Wirtschaftspolitik ohne verlässliche Daten undenkbar  

erstellt am
20. 09. 05

Wien (oenb) - Anlässlich des Tages der Amtlichen Statistik 2005 mit dem Generalthema „Unabhängigkeit, Integrität und Verantwortlichkeit der Amtlichen Statistik – Anforderungen und Wirklichkeit“ referierte OeNB-Gouverneur und EZB-Ratsmitglied Dr. Klaus Liebscher am Dienstag (20. 09.) in Wien über die Anforderungen und Erwartungen der Zentralbanken an die Amtliche Statistik.

Dabei betonte er, dass ohne verlässliche amtliche Statistiken Politik nicht möglich wäre. „Wirtschaftpolitik ohne verlässliche Daten ist undenkbar, ja sogar unverantwortlich, sowohl auf nationaler als auch auf europäischer Ebene“, so Gouverneur Liebscher. „Das gilt auch für die Politikbereiche, welche in die Zuständigkeit der Zentralbanken fallen, nämlich die Sicherung der Geldwertstabilität, die Sicherung der Finanzmarktstabilität und die Sicherung eines effizienten Zahlungsverkehrs.“ Notenbanken würden daher zu den sehr anspruchsvollen Nutzern amtlicher Statistiken mit entsprechend weitgehenden Anforderungen und hohen Erwartungen gehören.
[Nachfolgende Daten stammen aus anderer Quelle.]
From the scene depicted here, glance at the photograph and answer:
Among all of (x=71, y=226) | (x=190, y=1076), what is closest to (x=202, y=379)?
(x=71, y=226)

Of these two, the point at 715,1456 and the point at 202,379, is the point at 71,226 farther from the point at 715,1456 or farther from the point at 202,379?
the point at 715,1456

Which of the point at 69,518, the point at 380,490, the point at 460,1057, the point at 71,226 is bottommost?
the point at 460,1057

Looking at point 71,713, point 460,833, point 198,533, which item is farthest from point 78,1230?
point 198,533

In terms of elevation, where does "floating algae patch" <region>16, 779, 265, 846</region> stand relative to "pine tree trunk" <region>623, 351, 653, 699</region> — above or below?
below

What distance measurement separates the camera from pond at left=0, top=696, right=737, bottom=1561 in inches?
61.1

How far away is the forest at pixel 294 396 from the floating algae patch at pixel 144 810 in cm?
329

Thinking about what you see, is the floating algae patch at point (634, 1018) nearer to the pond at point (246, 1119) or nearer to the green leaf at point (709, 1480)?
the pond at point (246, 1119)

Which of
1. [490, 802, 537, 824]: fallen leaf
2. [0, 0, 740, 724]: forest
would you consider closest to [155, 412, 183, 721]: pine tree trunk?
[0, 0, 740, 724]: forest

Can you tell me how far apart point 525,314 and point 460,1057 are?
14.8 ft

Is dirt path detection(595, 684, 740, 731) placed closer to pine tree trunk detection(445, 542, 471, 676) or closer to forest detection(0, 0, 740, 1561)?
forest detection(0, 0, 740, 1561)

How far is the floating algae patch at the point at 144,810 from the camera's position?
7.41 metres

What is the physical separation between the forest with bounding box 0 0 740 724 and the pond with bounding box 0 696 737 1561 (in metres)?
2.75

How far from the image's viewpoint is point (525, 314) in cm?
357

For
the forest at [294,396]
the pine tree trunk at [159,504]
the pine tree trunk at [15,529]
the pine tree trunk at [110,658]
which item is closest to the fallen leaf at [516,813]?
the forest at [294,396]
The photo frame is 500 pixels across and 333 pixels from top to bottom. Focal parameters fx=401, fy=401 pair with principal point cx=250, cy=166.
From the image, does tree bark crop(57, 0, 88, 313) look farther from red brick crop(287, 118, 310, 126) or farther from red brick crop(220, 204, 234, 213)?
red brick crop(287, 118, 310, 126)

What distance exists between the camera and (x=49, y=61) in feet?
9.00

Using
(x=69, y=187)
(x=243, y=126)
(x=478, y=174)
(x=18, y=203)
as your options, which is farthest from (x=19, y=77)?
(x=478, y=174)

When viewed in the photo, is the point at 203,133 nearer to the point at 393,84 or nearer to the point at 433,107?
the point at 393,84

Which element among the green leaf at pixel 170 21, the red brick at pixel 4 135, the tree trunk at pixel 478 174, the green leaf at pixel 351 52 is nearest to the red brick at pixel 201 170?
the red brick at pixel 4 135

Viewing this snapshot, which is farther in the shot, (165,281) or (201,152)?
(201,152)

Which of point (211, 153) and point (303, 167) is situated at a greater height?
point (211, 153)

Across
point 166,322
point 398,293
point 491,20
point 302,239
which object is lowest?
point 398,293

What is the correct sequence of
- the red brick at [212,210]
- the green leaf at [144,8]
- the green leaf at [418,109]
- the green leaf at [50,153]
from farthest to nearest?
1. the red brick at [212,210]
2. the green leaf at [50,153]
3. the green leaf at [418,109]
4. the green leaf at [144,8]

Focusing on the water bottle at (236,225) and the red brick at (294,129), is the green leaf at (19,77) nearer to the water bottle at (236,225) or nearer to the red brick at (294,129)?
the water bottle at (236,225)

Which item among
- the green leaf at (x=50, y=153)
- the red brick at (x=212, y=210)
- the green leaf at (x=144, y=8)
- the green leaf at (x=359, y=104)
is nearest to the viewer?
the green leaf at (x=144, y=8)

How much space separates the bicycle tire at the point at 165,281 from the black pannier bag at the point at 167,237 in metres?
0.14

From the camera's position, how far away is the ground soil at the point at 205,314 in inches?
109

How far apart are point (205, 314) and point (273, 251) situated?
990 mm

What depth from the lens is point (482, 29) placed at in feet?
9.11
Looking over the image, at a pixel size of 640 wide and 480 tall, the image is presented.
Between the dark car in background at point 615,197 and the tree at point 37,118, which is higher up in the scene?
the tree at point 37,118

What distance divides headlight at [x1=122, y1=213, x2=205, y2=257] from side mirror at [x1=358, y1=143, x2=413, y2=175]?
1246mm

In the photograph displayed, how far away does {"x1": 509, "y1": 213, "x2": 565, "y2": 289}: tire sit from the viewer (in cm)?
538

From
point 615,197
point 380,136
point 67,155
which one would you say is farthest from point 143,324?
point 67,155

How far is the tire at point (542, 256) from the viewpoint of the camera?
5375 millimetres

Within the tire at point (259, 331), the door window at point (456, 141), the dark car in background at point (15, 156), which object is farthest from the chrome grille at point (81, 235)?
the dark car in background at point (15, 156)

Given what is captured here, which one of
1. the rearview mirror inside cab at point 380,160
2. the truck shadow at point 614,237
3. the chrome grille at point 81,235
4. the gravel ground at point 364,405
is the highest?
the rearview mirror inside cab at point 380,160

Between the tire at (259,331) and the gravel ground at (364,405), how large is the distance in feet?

Daher sei auch eine sehr enge Zusammenarbeit zwischen den Zentralbanken und den statistischen Ämtern sowohl auf nationaler als auch auf europäischer Ebene unerlässlich. „Diese Zusammenarbeit funktioniert aus der Sicht der OeNB in Österreich sehr gut“, so der Gouverneur.

Die statistischen Anforderungen und Erwartungen der Zentralbanken würden aber über den Kreis der Notenbankaufgaben hinausgehen. Die gemeinsame Geldpolitik agiere in einem wirtschaftspolitischen Umfeld, das sehr stark von der budgetären Lage in den Mitgliedsländern der Währungsunion beeinflusst ist. Das Verfahren bei einem übermäßigen Defizit und der Stabilitäts- und Wachstumspakt seien daher keine Schikanen der Europäischen Kommission oder der Zentralbanken, sondern elementare Bestandteile zur Absicherung der stabilitätsorientierten europäischen Geldpolitik. „Es ist unerlässlich, dass die Mitgliedstaaten, die Europäische Kommission und der Rat der Europäischen Union die überarbeiteten Regelungen strikt und konsequent so umsetzen, dass sie einer umsichtigen und nachhaltig gesunden Finanzpolitik dienlich sind.“ Er begrüße daher alle Initiativen, die dazu beitragen, die Erstellung verlässlicher Daten – und hier insbesondere der Fiskaldaten – zu sichern.

Eine ganz entscheidende Voraussetzung für qualitativ hoch stehende Daten sei die Unabhängigkeit der Statistikproduzenten, so Gouverneur Liebscher weiter. Die zunehmende politische Bedeutung von Statistiken bringe es mit sich, dass die für die Erstellung der Daten Verantwortlichen politischem Druck ausgesetzt sein können. Daher sei eine klare Absicherung der methodischen, personellen und auch finanziellen Unabhängigkeit der Amtlichen Statistik von zentraler Bedeutung. Hier könne das bewährte Modell des ESZB als eine Zukunftsperspektive für das Europäische Statistische System (ESS) dienen.

Abschließend betonte Gouverneur Liebscher, dass die Amtliche Statistik die Aufgabe und Verantwortung habe, neue wirtschaftliche Entwicklungen rechtzeitig zu erkennen und in ihre statistischen Konzepte einzubeziehen. „Eine sich dynamisch entwickelnde Wirtschaft braucht daher auch ein sich dynamisch entwickelndes Statistikangebot, eine dynamische Amtliche Statistik. Gleichzeitig muss auch die Qualität der Daten in diesem sich ständig ändernden Umfeld nachhaltig gesichert werden.“ Die politischen Entscheidungsträger seien es den Bürgerinnen und Bürgern ihrer Länder und Europas schuldig, die für verlässliche Statistiken notwendigen Ressourcen zur Verfügung zu stellen.